Plus, what the future holds for Passwords at Avast
Are you tired of trying to remember all of your passwords? I certainly am, especially as I login to hundreds of sites. But don’t pity me -- I have no idea what any of my 326 passwords actually are. And that is a good thing, because I have been using a password manager to create and keep track of them for many years (we recently mentioned using password managers in this blog post about ways to protect yourself against various attacks).
If you use the Avast Passwords app to manage your password collection, you probably know the joy of not having to fuss with your logins. However, Avast is putting this product on hold and stopping the sale of new Passwords licenses with the ultimate goal of adding this feature to Avast BreachGuard in the future. If you have an active license for Avast Passwords, you will still be able to renew your license -- once a solution has been integrated into Avast BreachGuard, you will automatically be migrated.
Why your memory doesn’t work for passwords
Here’s the issue: if left to our own memories, we end up reusing our passwords. This post on Beta News says the average is 2.7 times. This is probably the worst thing you can do for your personal security. Many of us choose easily guessed passwords, such as the names of our pets, a string of numbers, a birthday, or such. This just makes it more likely that we will be victims of identity theft. In case you’re interested in having a deeper look into this, the Avast Hack Check tool makes it easy to check the security of your passwords, as well as monitor future leaks.
The next worst thing to password reuse is to rely on your web browser and your underlying computer or mobile operating system to create and recall your passwords. This procedure has two major flaws: first, if you don’t use all Mac (or all Android) devices, you are going to have problems when you move between them. For example, I alternate using a Mac Mini, an iPhone and a Windows 10 laptop – you really need a separate password manager tool to synchronize across all three. Secondly, you are still a target of malware that can collect this information from the browser (something that the Avast Premium Security tool can protect against, by the way).
First, each login is stored in a special encrypted and cloud-based password “vault”.
Second, the vault has a special “master password” login that can be secured with additional authentication factors. I recommend that you use an authentication app such as Google’s Authenticator or Authy.com for this additional security. If you forget your master vault password, you are out of luck, so choose something that you can remember but isn’t too simple.
The manager can typically import your stored browser passwords when it is installed. This is a great start towards building your vault.

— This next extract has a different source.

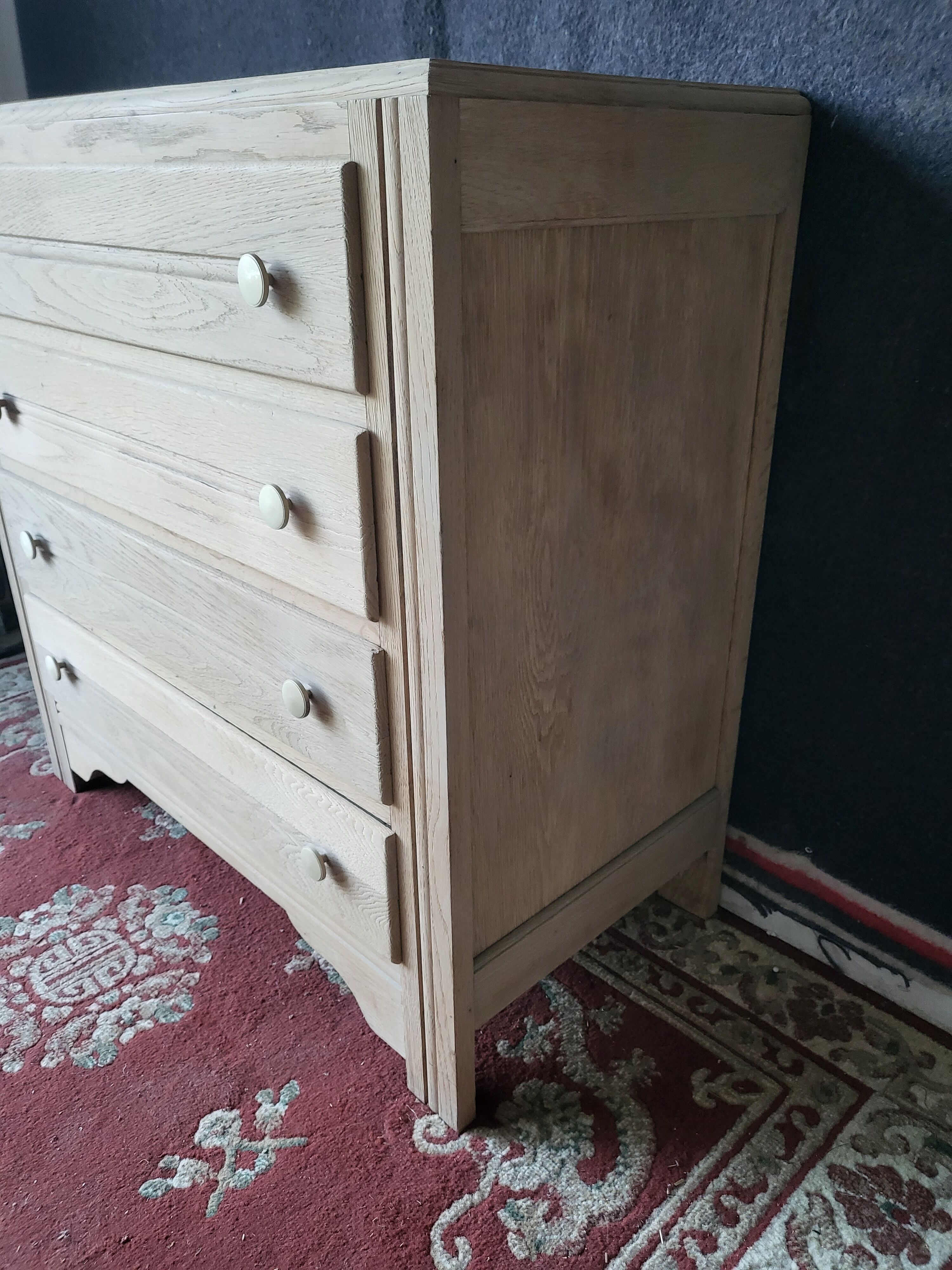 Vintage chest of drawers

Next, passwords for new logins can be easily generated with a special built-in tool that pops up automatically when it senses you are browsing a web page or at a new app’s login page. Have the generator create passwords of at least 15 random characters. Make sure you use all characters: upper and lower case, symbols and numbers.
All of the apps have routines that can be used to identify your weakest or reused passwords and alert or nag you to change them.
In addition to passwords, the managers can also securely store files and credit card numbers.
Finally, many of the tools have a feature that allows the vault to be shared across family members too.
How to pick the right password manager
Here are a few suggestions on how to pick a password manager. You’ll want to ensure that the manager has software versions for all your mobile, desktop and laptop operating systems and will support the particular OS version that you are running on each device. You’ll also want to ensure that the manager supports the particular browsers and version levels that you are using. Next, look carefully at the price. With most of these products, you can download a free version and get the hang of it before you pay for the features of the for-fee version. Each manager’s free version comes with some limits: for example, a shorter list of login entries or lacking the synchronization feature across multiple devices.
The PC Magazine review cited above recommends Keeper, Lastpass (either its free or premium versions) and Dashlane. Each of these vendors offers browser-based versions for Mac and Windows as well as apps for iPhones and Androids. That is a lot of software to download initially, but once you get through this first phase, you will be glad that you put the effort into managing your passwords with these apps.